BRUEGEL, Pieter the Elder
(b. ca. 1525, Brogel, d. 1569, Bruxelles)

The Census at Bethlehem

1566
Oil on oak, 116 x 164 cm
Musées Royaux des Beaux-Arts, Brussels

Seen from above, the snow-covered village stretches on the one side to a ruined castle and on the other, beyond the pond, as far as the church. People are going about their daily tasks: sweeping the snow, building a cabin, crossing the pond on foot next to a ferry-boat caught in the ice, gathering around a fire. The children are playing, throwing snowballs, skating, spinning their tops, sledging. In the right hand foreground, a man with a large carpenter's saw is leading an ox and an ass, the latter bearing a women wrapped tightly in an ample blue mantle. Without attracting attention, they pick their way between the carts of beer barrels and bales. These are Joseph and Mary, who have come to Bethlehem to be enrolled in the universal census ordered by Emperor Augustus. The Gospel episode is associated with the payment of tax. And indeed to the left, the crowd is pressing in front of the tax-gatherer's office, installed at the window of the inn, whilst in front of the door, a pig is being killed.
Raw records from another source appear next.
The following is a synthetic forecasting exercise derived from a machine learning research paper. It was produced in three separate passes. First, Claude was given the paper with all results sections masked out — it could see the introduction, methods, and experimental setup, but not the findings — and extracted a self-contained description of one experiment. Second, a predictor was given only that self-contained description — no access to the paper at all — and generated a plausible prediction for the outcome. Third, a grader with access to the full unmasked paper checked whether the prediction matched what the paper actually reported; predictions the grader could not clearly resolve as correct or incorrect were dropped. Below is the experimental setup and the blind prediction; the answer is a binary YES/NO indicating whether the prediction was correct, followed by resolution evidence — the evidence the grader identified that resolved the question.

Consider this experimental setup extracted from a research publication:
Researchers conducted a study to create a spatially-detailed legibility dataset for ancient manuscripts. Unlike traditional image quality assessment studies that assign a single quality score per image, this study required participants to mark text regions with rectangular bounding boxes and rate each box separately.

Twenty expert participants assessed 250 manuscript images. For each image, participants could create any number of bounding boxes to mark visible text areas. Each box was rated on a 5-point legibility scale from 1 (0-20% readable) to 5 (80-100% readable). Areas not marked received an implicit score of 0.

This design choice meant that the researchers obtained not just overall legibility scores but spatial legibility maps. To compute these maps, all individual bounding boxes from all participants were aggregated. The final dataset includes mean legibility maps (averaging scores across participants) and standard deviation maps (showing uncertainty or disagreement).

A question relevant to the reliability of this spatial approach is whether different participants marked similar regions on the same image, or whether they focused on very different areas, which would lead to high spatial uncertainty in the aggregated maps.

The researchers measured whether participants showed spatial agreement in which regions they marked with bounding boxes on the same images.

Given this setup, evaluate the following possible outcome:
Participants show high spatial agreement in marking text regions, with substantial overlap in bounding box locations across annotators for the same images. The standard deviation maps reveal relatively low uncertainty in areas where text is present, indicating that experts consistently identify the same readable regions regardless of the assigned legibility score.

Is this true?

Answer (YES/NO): NO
The picture suggests a muffled atmosphere, made more limpid by the reddening disk of the setting sun. With tiny highlights and reworkings and subtle nuances of colour, Bruegel works on the whites to evoke the snow in all its diversity: powdery and virgin, footprinted, grey and frozen from where the children have been sliding on it, slushy where trampled. The scene is punctuated with thin trees whose empty branches stand out like signposts against a clear sky, thinly painted to allow the background layer to show through.

In a masterful synthesis of religious painting, genre scene and landscape, Bruegel recomposes everyday life, revisiting the biblical story to create a picture of a rarely equalled richness, which can be read in several ways. With a few deft brushstrokes he brilliantly captures human silhouettes in the full spontaneity of their activities. Drawing his inspiration probably from the snow-covered landscapes found in Books of Hours, Bruegel is one of the first artists to paint snow scenes, a theme he returned to another four times. In his wake, the subject proved an immense success, with winter landscapes becoming a genre of their own. 14 copies of this panel are known, one of which, from the hand of Brueghel the Younger, is also in the Brussels museum.